EXERCISE PROMPT:
Return the lines of the data word for word, from the line containing "From the viewpoint" through the end of the data, both included. Leave the pictures out of your answer.

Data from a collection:
<<<<

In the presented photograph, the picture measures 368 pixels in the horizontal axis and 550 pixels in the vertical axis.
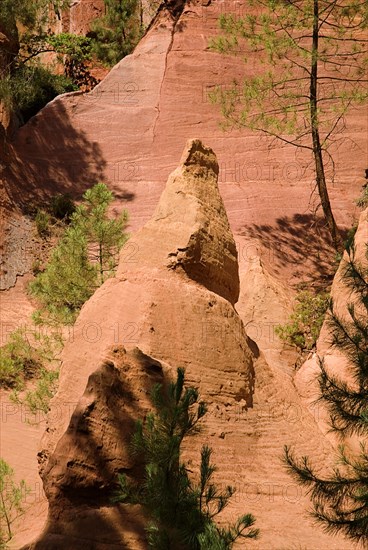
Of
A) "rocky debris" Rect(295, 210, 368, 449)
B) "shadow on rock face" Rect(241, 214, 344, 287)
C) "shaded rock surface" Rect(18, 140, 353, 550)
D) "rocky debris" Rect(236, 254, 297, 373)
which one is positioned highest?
"shaded rock surface" Rect(18, 140, 353, 550)

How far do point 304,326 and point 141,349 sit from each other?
6.55 metres

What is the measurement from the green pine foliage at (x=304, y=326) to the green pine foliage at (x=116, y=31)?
13600mm

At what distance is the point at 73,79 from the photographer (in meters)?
24.4

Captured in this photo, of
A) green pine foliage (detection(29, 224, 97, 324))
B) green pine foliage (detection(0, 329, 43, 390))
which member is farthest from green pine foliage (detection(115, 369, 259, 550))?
green pine foliage (detection(0, 329, 43, 390))

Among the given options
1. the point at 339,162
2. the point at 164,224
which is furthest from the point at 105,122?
the point at 164,224

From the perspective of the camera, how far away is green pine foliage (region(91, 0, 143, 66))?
25.7 meters

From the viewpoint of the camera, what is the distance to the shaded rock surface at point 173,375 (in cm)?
693

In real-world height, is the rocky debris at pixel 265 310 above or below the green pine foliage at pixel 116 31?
below

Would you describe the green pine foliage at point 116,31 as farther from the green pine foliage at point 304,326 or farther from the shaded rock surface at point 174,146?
Result: the green pine foliage at point 304,326

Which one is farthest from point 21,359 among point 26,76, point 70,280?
point 26,76

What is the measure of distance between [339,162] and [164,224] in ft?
35.2

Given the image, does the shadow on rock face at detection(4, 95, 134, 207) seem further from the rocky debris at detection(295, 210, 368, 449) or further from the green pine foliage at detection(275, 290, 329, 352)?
the rocky debris at detection(295, 210, 368, 449)

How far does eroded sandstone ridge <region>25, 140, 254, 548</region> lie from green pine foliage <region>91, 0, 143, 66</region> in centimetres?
1597

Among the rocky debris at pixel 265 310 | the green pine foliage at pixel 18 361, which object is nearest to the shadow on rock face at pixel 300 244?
the rocky debris at pixel 265 310
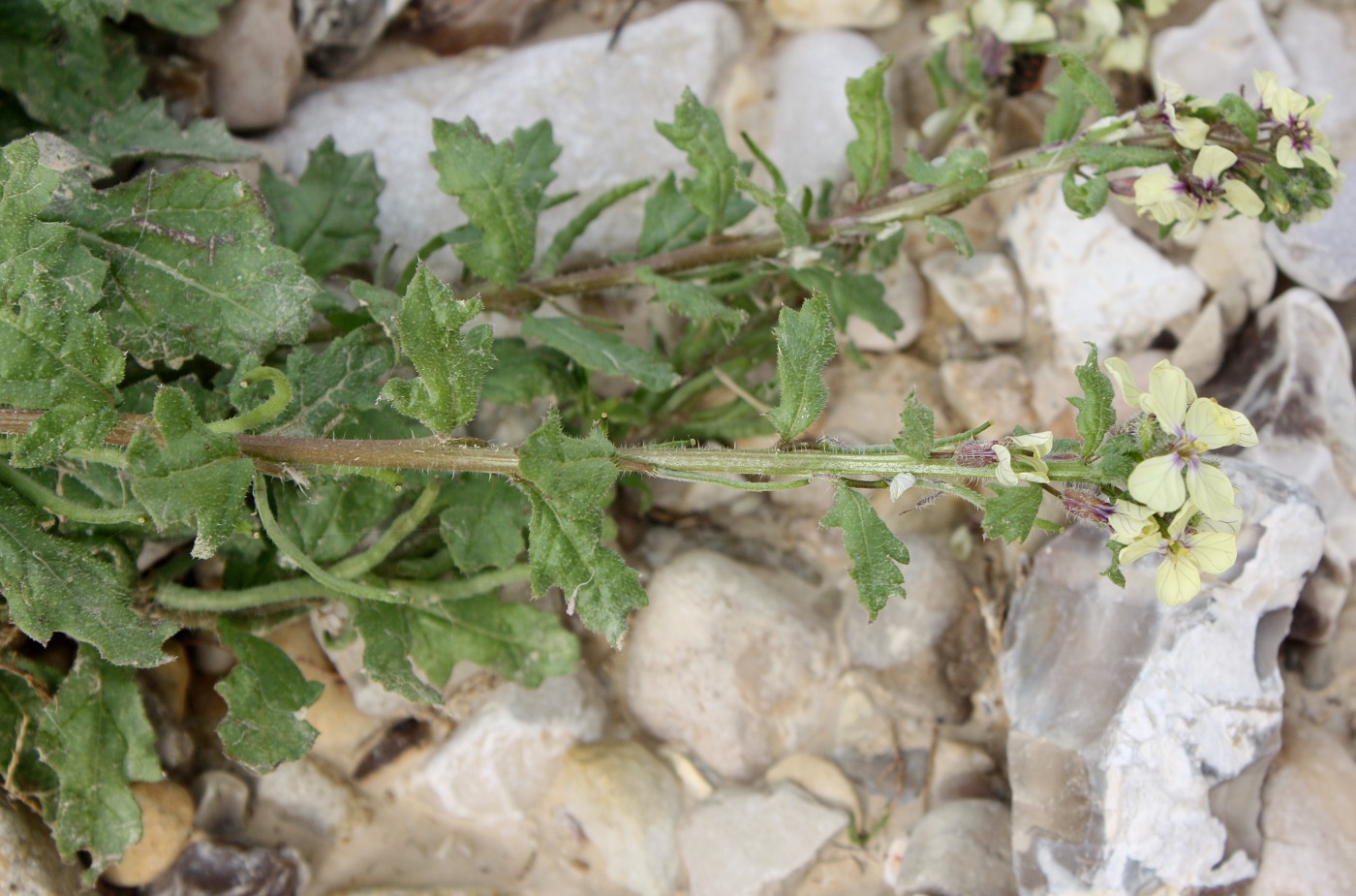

>>>>

COMPLETE OUTPUT:
From the viewpoint of the camera, what is the distance to the shaded rock surface at point 173,375 (in cm)?
693

In real-world height, is the rocky debris at pixel 265 310 above or below the green pine foliage at pixel 116 31?
below

Would you describe the green pine foliage at point 116,31 as farther from the green pine foliage at point 304,326 or farther from the shaded rock surface at point 174,146?
Result: the green pine foliage at point 304,326

Which one is farthest from point 21,359 among point 26,76, point 70,280?
point 26,76

What is the measure of distance between [339,162] and [164,224] in ft?
35.2

Given the image, does the shadow on rock face at detection(4, 95, 134, 207) seem further from the rocky debris at detection(295, 210, 368, 449) or further from the green pine foliage at detection(275, 290, 329, 352)?
the rocky debris at detection(295, 210, 368, 449)

How far does eroded sandstone ridge <region>25, 140, 254, 548</region> lie from green pine foliage <region>91, 0, 143, 66</region> in centimetres?
1597

Among the rocky debris at pixel 265 310 | the green pine foliage at pixel 18 361, which object is nearest to the shadow on rock face at pixel 300 244?
the rocky debris at pixel 265 310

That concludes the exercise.